··· Material for this task ···
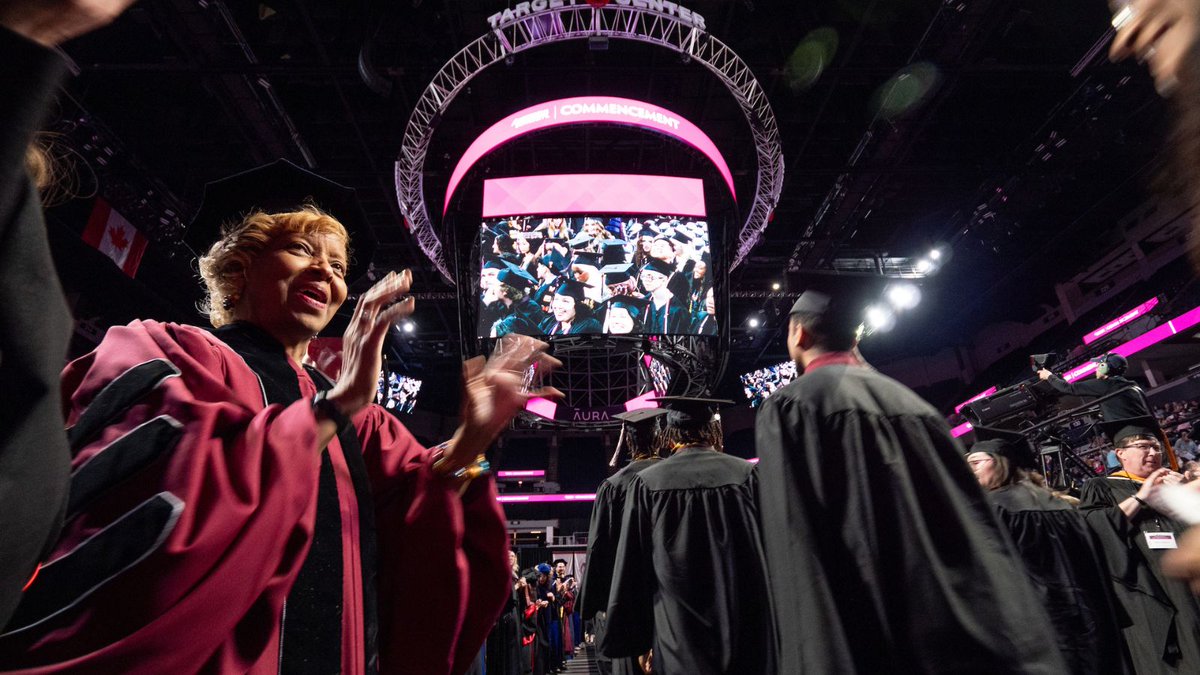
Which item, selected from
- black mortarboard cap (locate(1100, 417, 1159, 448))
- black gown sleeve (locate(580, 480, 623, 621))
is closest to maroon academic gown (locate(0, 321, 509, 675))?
black gown sleeve (locate(580, 480, 623, 621))

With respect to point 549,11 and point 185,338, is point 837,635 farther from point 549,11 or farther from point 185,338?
point 549,11

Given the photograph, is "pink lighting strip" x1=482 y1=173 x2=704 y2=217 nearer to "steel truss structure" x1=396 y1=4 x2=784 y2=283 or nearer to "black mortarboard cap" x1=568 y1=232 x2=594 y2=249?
"black mortarboard cap" x1=568 y1=232 x2=594 y2=249

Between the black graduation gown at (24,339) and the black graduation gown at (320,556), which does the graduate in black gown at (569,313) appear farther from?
the black graduation gown at (24,339)

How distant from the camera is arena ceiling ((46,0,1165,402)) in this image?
816 cm

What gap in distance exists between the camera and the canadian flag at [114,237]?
8.39m

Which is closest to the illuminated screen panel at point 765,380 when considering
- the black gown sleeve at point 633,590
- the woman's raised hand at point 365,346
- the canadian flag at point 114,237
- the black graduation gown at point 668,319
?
the black graduation gown at point 668,319

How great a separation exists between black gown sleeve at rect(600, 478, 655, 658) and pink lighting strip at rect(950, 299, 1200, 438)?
12208 mm

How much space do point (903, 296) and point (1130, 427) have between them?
431 inches

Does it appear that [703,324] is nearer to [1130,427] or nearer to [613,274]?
[613,274]

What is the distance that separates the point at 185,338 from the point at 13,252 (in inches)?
27.7

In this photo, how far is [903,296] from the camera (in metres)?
15.1

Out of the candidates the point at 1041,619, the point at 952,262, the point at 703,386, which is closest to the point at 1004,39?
the point at 952,262

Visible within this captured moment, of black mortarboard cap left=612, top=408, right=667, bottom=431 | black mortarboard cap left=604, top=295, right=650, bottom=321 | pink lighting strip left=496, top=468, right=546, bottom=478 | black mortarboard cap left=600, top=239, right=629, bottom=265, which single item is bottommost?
black mortarboard cap left=612, top=408, right=667, bottom=431

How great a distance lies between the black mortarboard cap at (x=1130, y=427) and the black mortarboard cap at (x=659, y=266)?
4.99 m
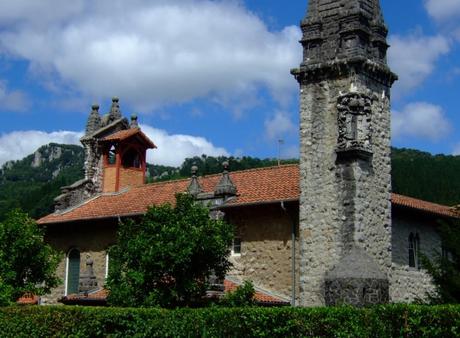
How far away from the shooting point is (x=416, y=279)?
26.0 meters

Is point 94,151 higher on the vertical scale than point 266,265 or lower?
higher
···
## Requirement
The data above should be repeated exactly, minus any pictures.

## Solution to this problem
Which item, selected from
- black mortarboard cap (locate(1100, 417, 1159, 448))
- black gown sleeve (locate(580, 480, 623, 621))
is closest to maroon academic gown (locate(0, 321, 509, 675))?
black gown sleeve (locate(580, 480, 623, 621))

With respect to point 549,11 and point 185,338, is point 837,635 farther from point 549,11 or farther from point 185,338?
point 549,11

Given the photograph, is "pink lighting strip" x1=482 y1=173 x2=704 y2=217 nearer to "steel truss structure" x1=396 y1=4 x2=784 y2=283 or nearer to "black mortarboard cap" x1=568 y1=232 x2=594 y2=249?
"black mortarboard cap" x1=568 y1=232 x2=594 y2=249

Between the black graduation gown at (24,339) and the black graduation gown at (320,556), which does the graduate in black gown at (569,313) appear farther from?
the black graduation gown at (24,339)

How distant from the camera is arena ceiling ((46,0,1165,402)) in this image?
816 cm

What gap in distance exists between the camera and the canadian flag at [114,237]?
8.39m

Which is closest to the illuminated screen panel at point 765,380 when considering
- the black gown sleeve at point 633,590
- the woman's raised hand at point 365,346
- the canadian flag at point 114,237
- the black graduation gown at point 668,319
?
the black graduation gown at point 668,319

How great a separation exists between black gown sleeve at rect(600, 478, 655, 658) and pink lighting strip at rect(950, 299, 1200, 438)?
12208 mm

How much space do point (903, 296) and point (1130, 427) have between them?
431 inches

Does it appear that [703,324] is nearer to [1130,427] or nearer to [613,274]?
[613,274]

What is the distance that separates the point at 185,338 from the point at 13,252 (in inches)?
27.7

In this photo, how far is [903,296] from the camera (in metres)?
15.1

Out of the candidates the point at 1041,619, the point at 952,262, the point at 703,386, which is closest to the point at 1004,39?
the point at 952,262

Visible within this captured moment, of black mortarboard cap left=612, top=408, right=667, bottom=431 | black mortarboard cap left=604, top=295, right=650, bottom=321 | pink lighting strip left=496, top=468, right=546, bottom=478 | black mortarboard cap left=600, top=239, right=629, bottom=265, which single item is bottommost?
black mortarboard cap left=612, top=408, right=667, bottom=431

How great a distance lies between the black mortarboard cap at (x=1130, y=427) and the black mortarboard cap at (x=659, y=266)?
4.99 m
How far away from the shooting point is (x=416, y=279)?
26.0 meters

Is point 94,151 higher on the vertical scale than point 266,265 or lower?
higher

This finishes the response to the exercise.